• 課題: 以下のすべてのエントリーについて、「woman」を「lady」に置き換えたうえで各行を書き直し、他の箇所は一切変更しないでください。回答には画像を含めないでください。

--- 保存データ ---

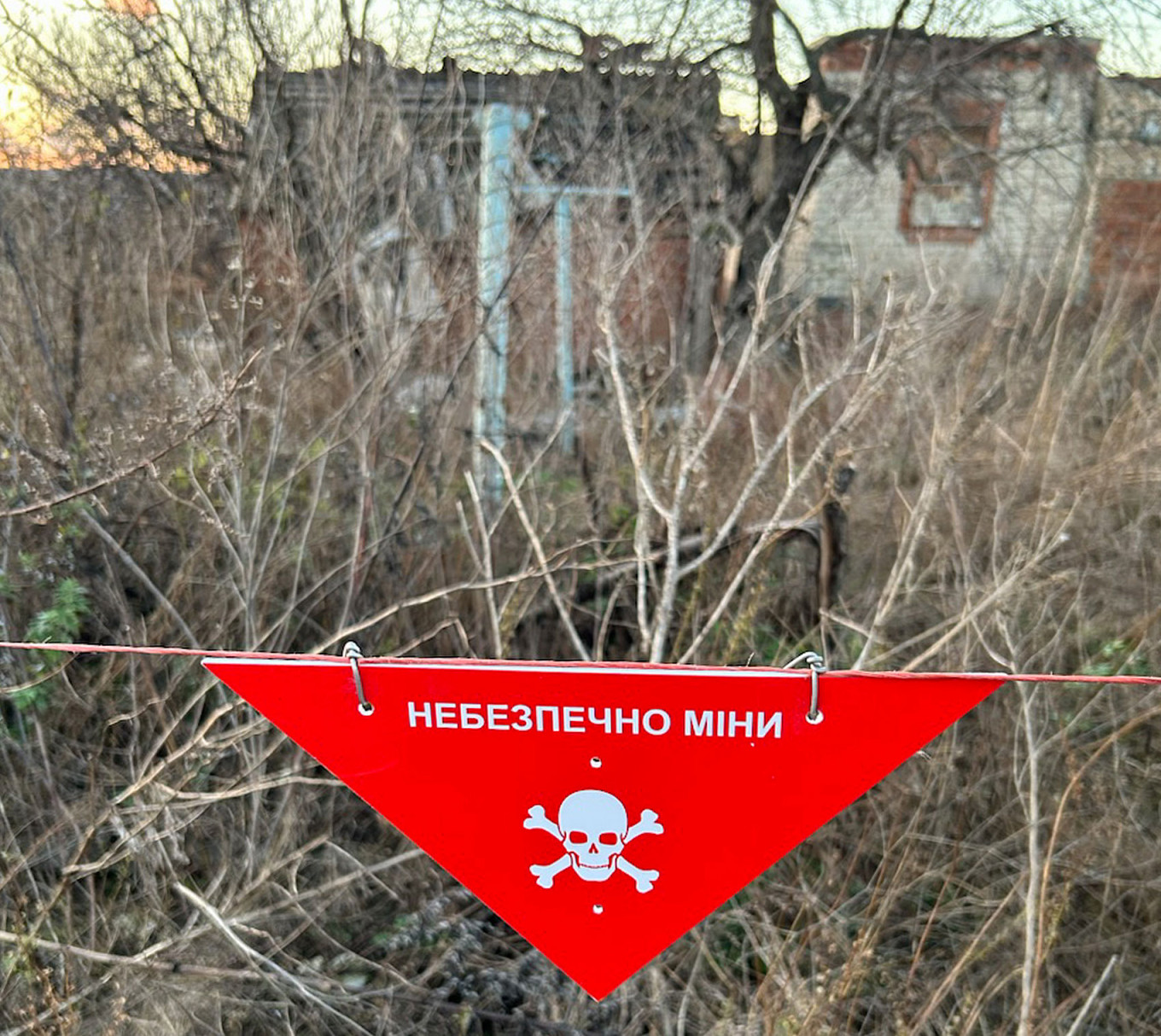 
					A sign warns of landmines on the roads of Kam’yanka.					 					Joshua Robert Kroeker				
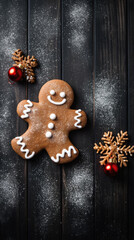 Christmas gingerbread man on black background, top view with copy space.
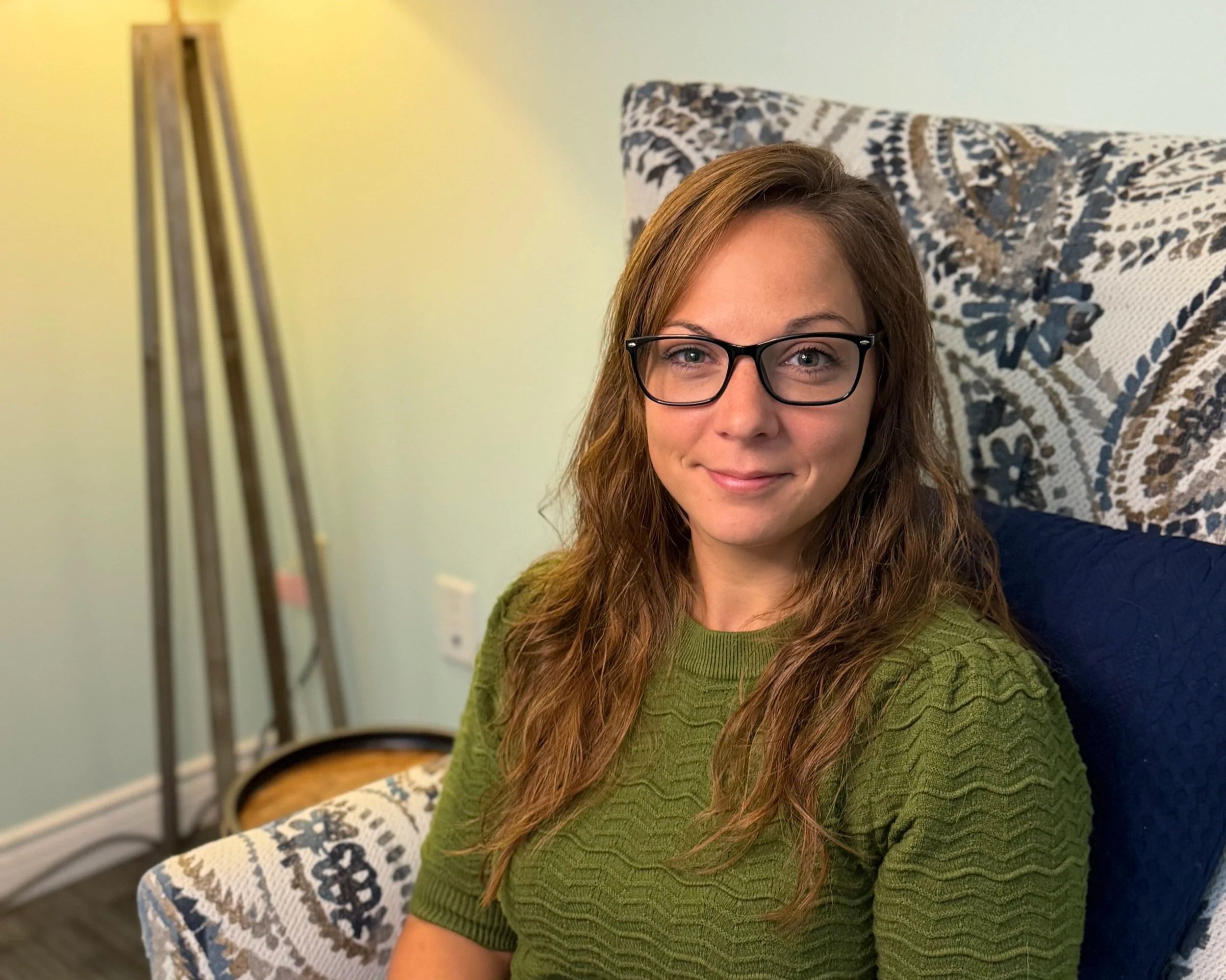 A woman with brown hair, glasses, and a green sweater sitting on a patterned armchair in a living room, smiling at the camera.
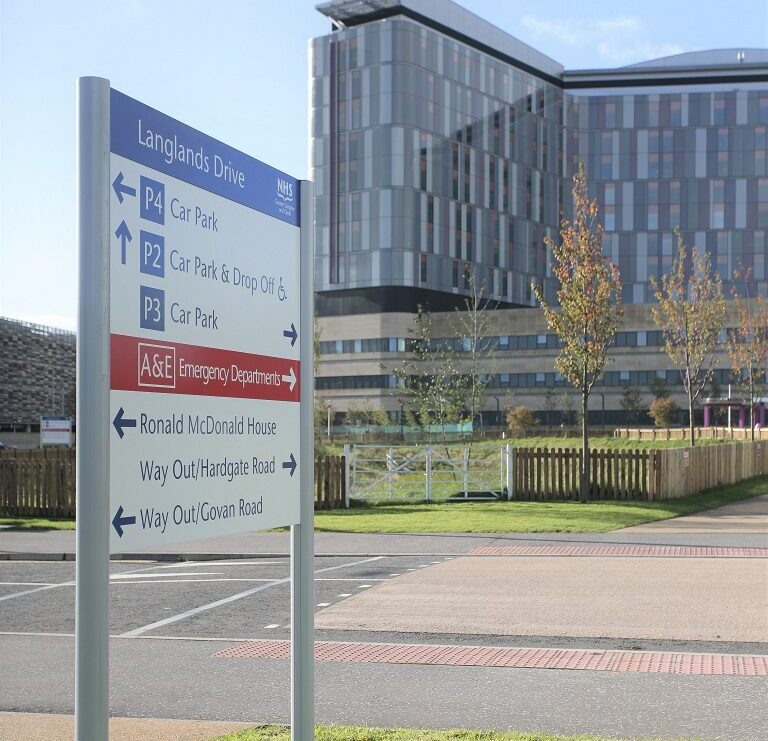 Queen Elizabeth University Hospital. NHS Post Mounted Traffic Direction Sign.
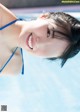 A woman in a blue bikini standing in a pool.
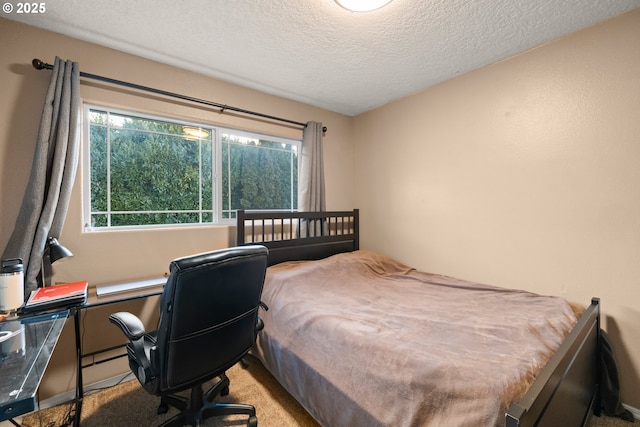 bedroom with light colored carpet and a textured ceiling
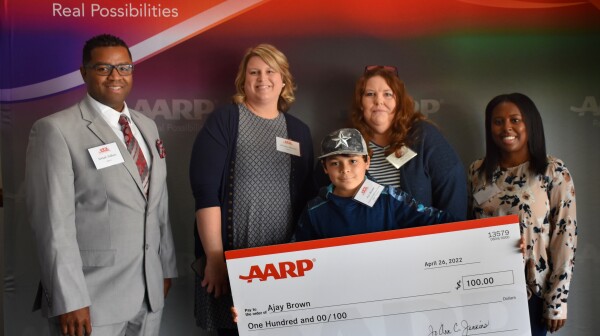 Essay winner family with Teacher and Principal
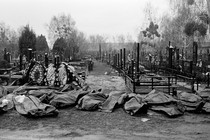 Body bags lie in a cemetery in Bucha, Ukraine.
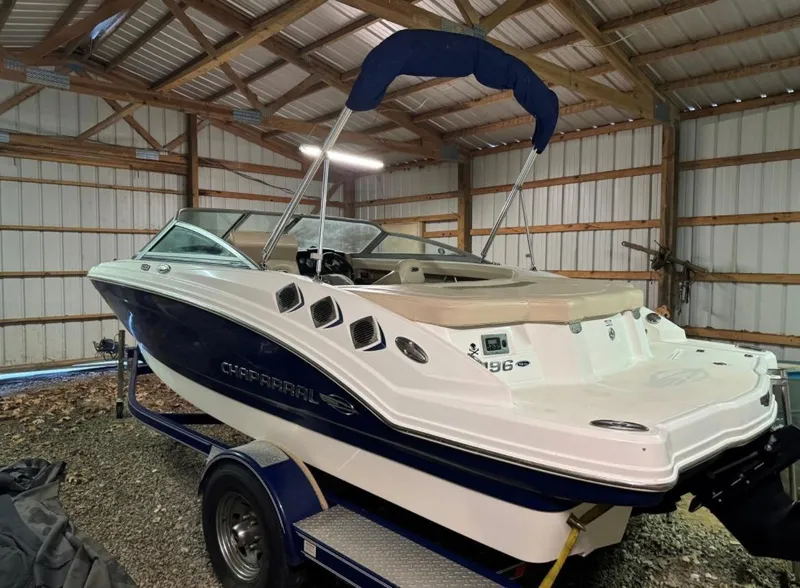 Slide: The Image of 2012 Chaparral 196 SSi boat in a storage shed, on a trailer. - 3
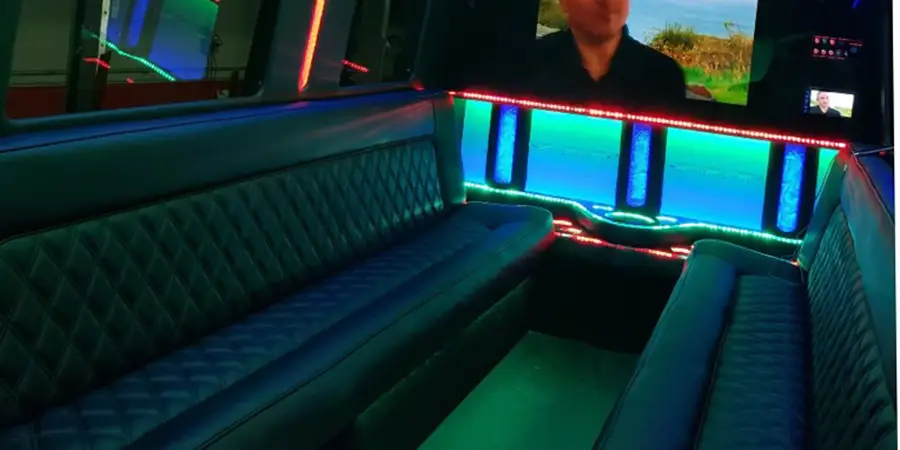 two leather seats inside the limousine party bus rental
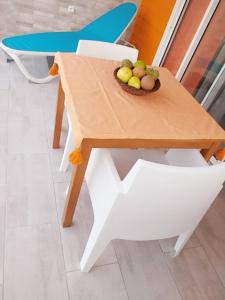 una mesa de madera con un bol de fruta. en Nouveau logement T2 avec vue sur mer et montagne, en Sainte-Rose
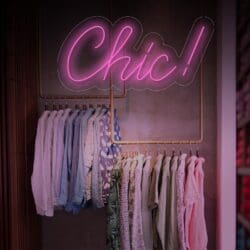 Un letrero de neón que dice "¡Chic!" cuelga sobre un perchero con varias camisas y blusas en colores pastel y claros. El fondo presenta una pared con texturas discretas.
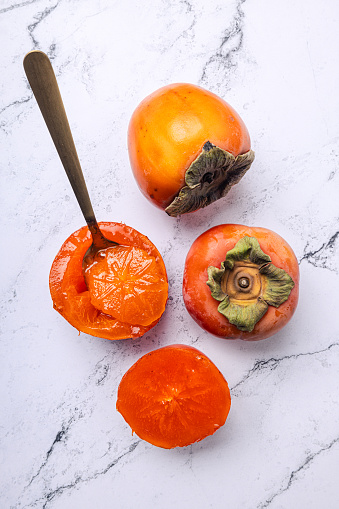 Ripe persimmon fruits or kaki fruits with kaki slices isolated on white background.
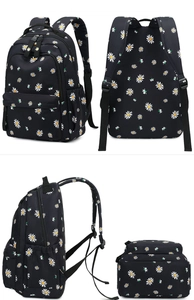 Multiple views showing black nylon backpack with white daisy patterns and side pockets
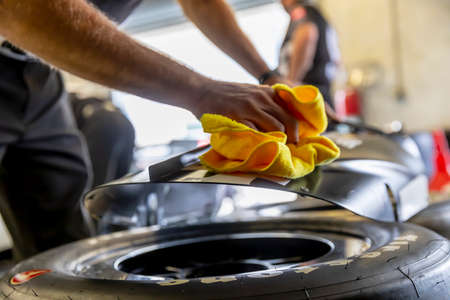 Crewmembers of \14ii\ prepare their car to practice for the GMR Grand Prix at Indianapolis Motor Speedway in Indianapolis, Indiana.のeditorial素材
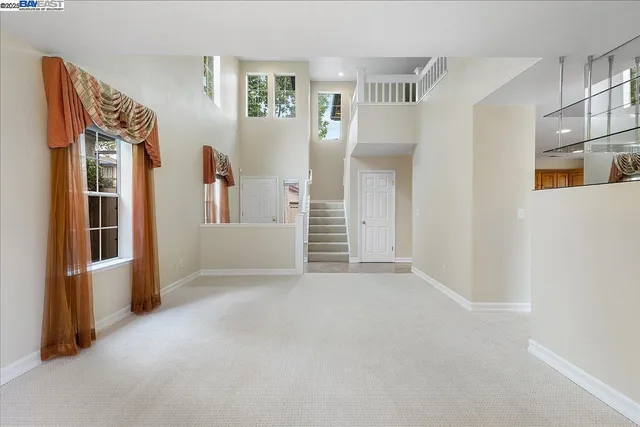 a view of a big room with closet and windows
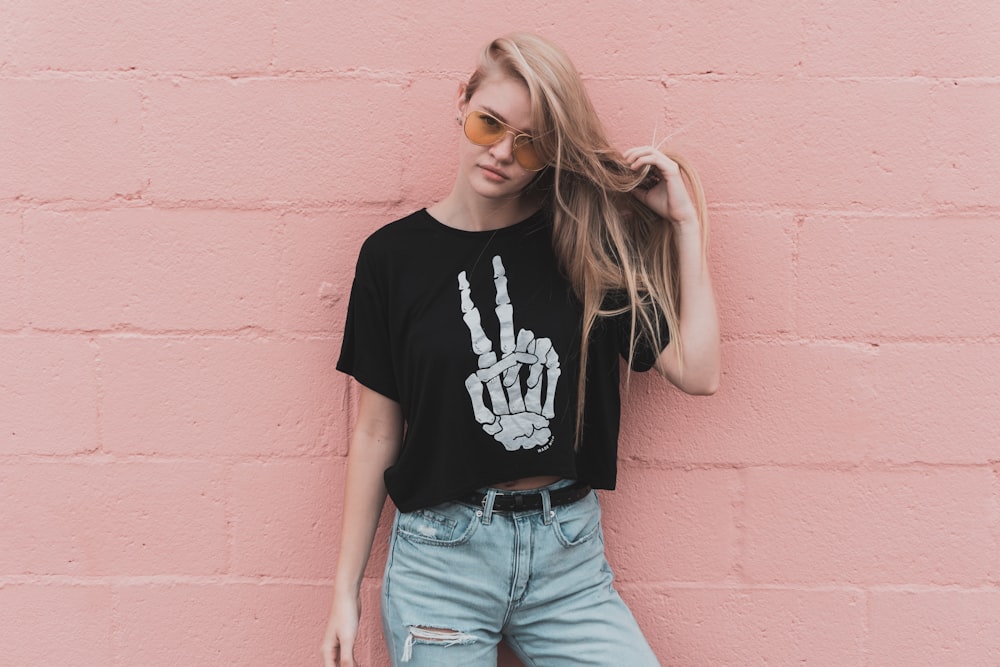 Trendy young woman in a skeleton shirt by a pink wall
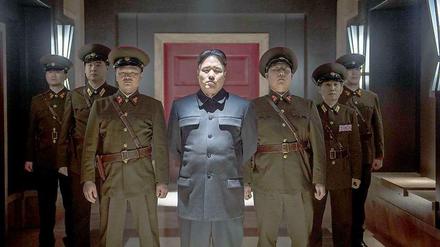 Eine Szene des Films "The Interview" zeigt den Nordkoreanischen Diktator Kim Jong-un mit seinen Ministern.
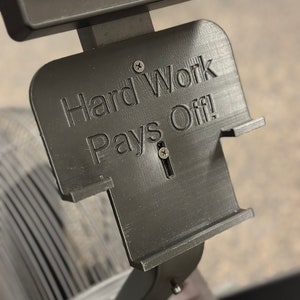 May include: A black 3D printed sign with the text "Hard Work Pays Off!" mounted on a black exercise machine.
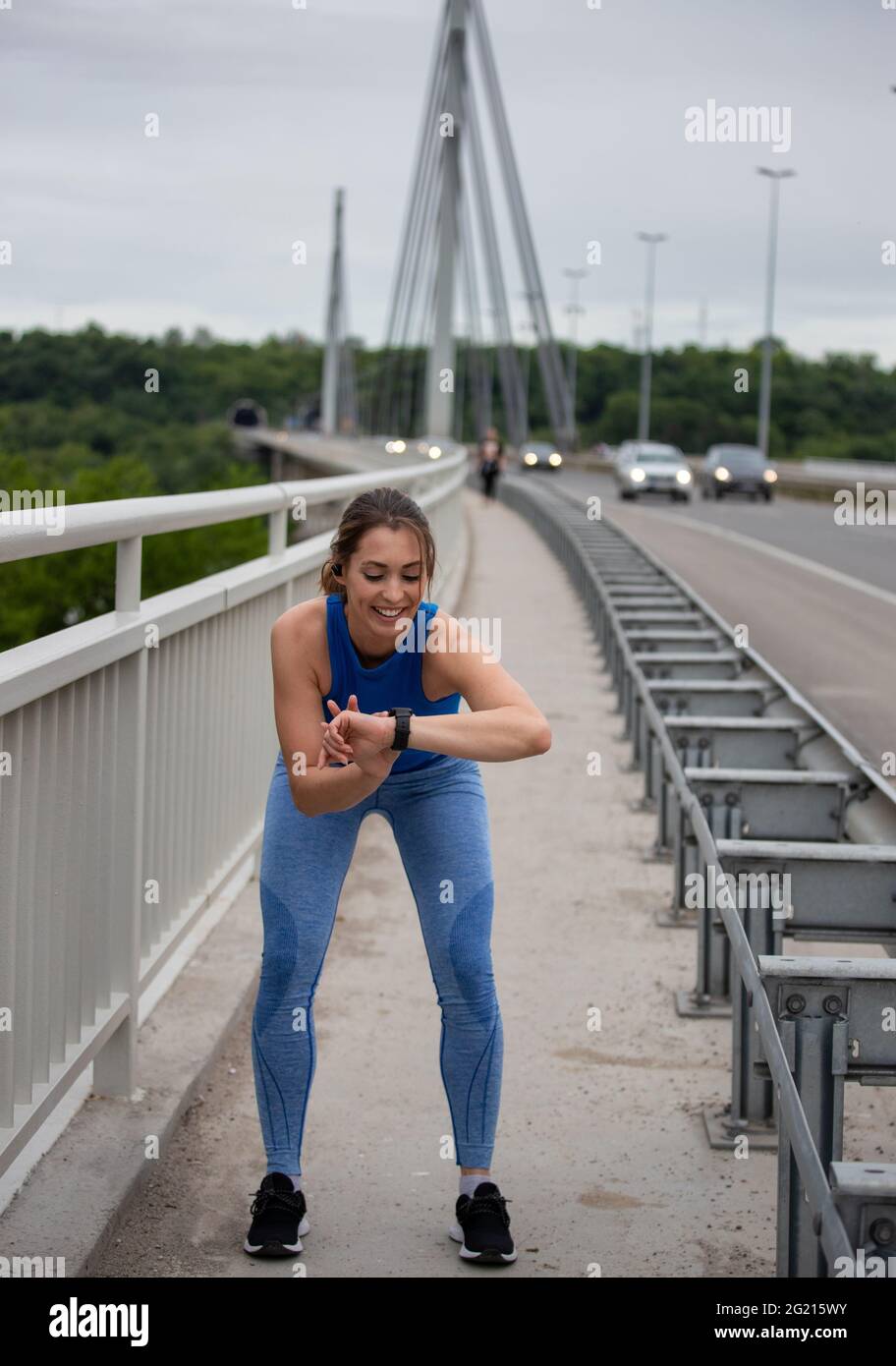 Fit girl bending setting smart watch on bridge. Young athlete jogging exercising. Stock Photo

---

• 最終回答:
					A sign warns of landmines on the roads of Kam’yanka.					 					Joshua Robert Kroeker				
 Christmas gingerbread man on black background, top view with copy space.
 A lady with brown hair, glasses, and a green sweater sitting on a patterned armchair in a living room, smiling at the camera.
 Queen Elizabeth University Hospital. NHS Post Mounted Traffic Direction Sign.
 A lady in a blue bikini standing in a pool.
 bedroom with light colored carpet and a textured ceiling
 Essay winner family with Teacher and Principal
 Body bags lie in a cemetery in Bucha, Ukraine.
 Slide: The Image of 2012 Chaparral 196 SSi boat in a storage shed, on a trailer. - 3
 two leather seats inside the limousine party bus rental
 una mesa de madera con un bol de fruta. en Nouveau logement T2 avec vue sur mer et montagne, en Sainte-Rose
 Un letrero de neón que dice "¡Chic!" cuelga sobre un perchero con varias camisas y blusas en colores pastel y claros. El fondo presenta una pared con texturas discretas.
 Ripe persimmon fruits or kaki fruits with kaki slices isolated on white background.
 Multiple views showing black nylon backpack with white daisy patterns and side pockets
 Crewmembers of \14ii\ prepare their car to practice for the GMR Grand Prix at Indianapolis Motor Speedway in Indianapolis, Indiana.のeditorial素材
 a view of a big room with closet and windows
 Trendy young lady in a skeleton shirt by a pink wall
 Eine Szene des Films "The Interview" zeigt den Nordkoreanischen Diktator Kim Jong-un mit seinen Ministern.
 May include: A black 3D printed sign with the text "Hard Work Pays Off!" mounted on a black exercise machine.
 Fit girl bending setting smart watch on bridge. Young athlete jogging exercising. Stock Photo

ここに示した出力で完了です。